**PROBLEM TO SOLVE:** Extract the text line that goes with each item below, reproducing every line precisely and leaving out the pictures.

· · ·

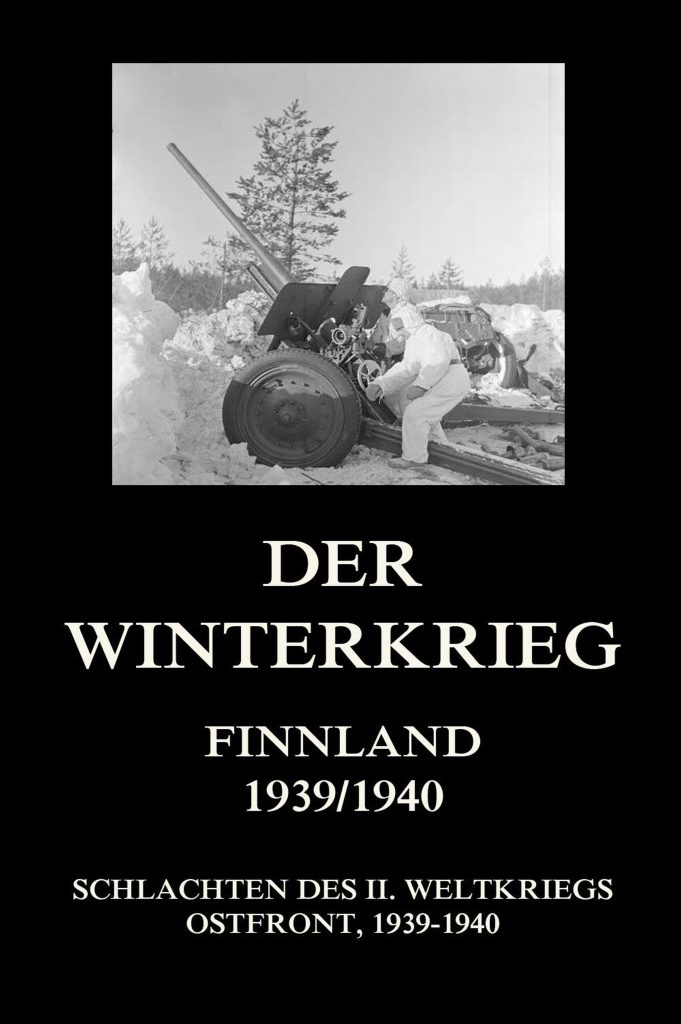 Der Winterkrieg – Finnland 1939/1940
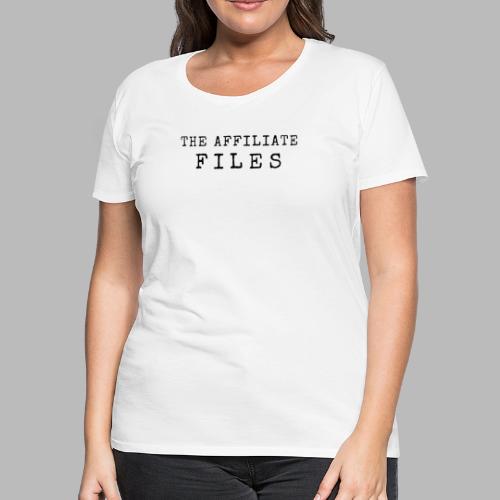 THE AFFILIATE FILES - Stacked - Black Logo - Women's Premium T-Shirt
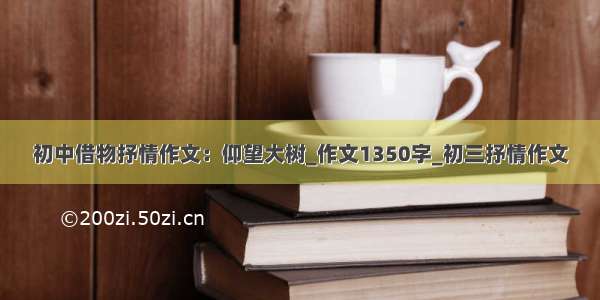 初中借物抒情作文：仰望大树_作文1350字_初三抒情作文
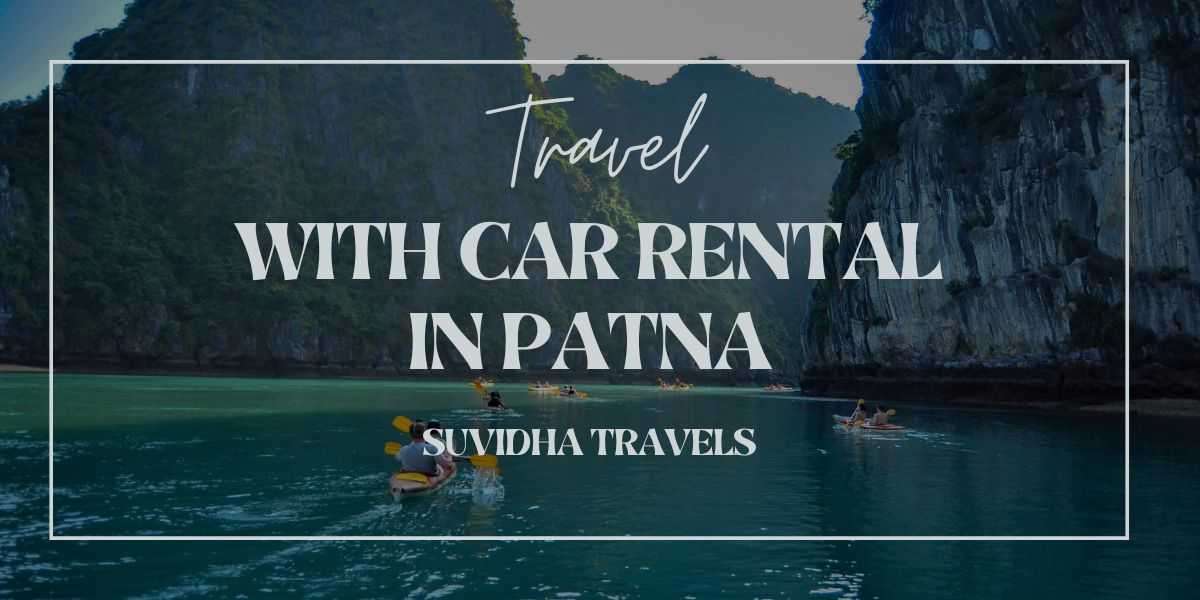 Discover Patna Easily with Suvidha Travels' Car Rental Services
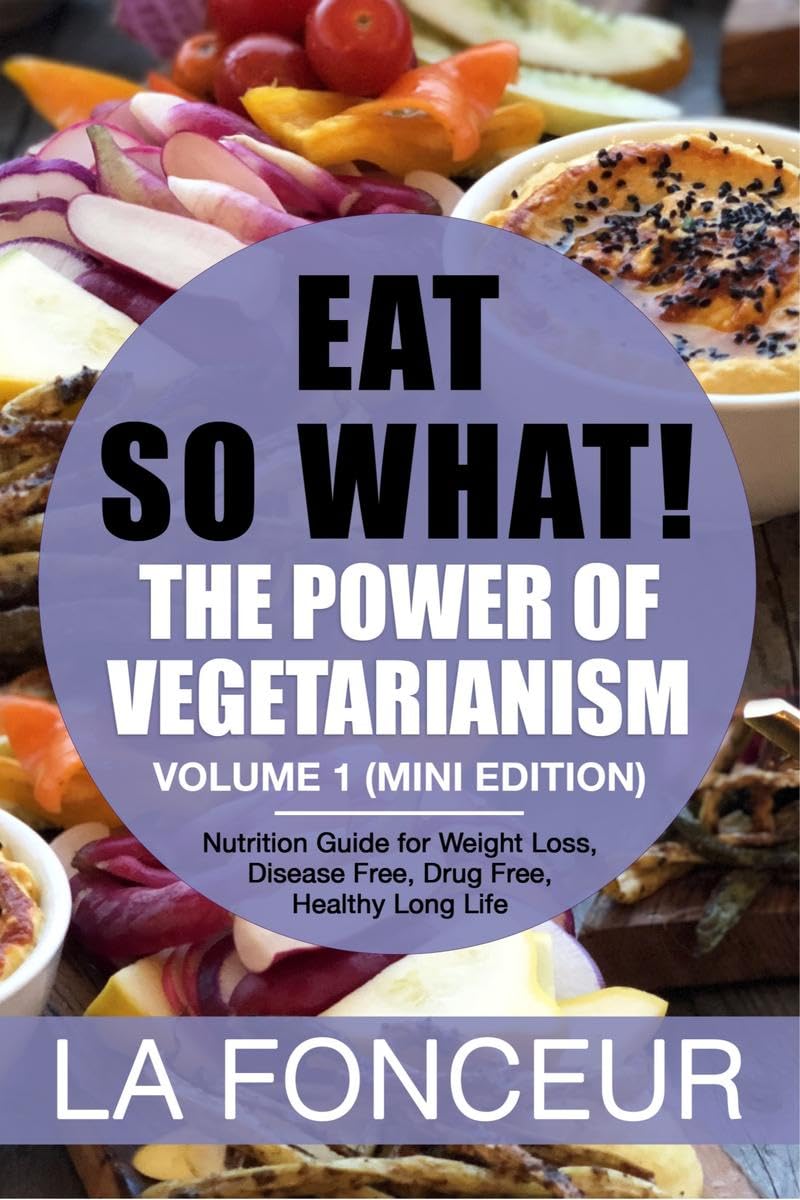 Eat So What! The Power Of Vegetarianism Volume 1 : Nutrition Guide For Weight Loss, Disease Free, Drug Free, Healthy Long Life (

· · ·

**TASK RESPONSE:**
 Der Winterkrieg – Finnland 1939/1940
 THE AFFILIATE FILES - Stacked - Black Logo - Women's Premium T-Shirt
 初中借物抒情作文：仰望大树_作文1350字_初三抒情作文
 Discover Patna Easily with Suvidha Travels' Car Rental Services
 Eat So What! The Power Of Vegetarianism Volume 1 : Nutrition Guide For Weight Loss, Disease Free, Drug Free, Healthy Long Life (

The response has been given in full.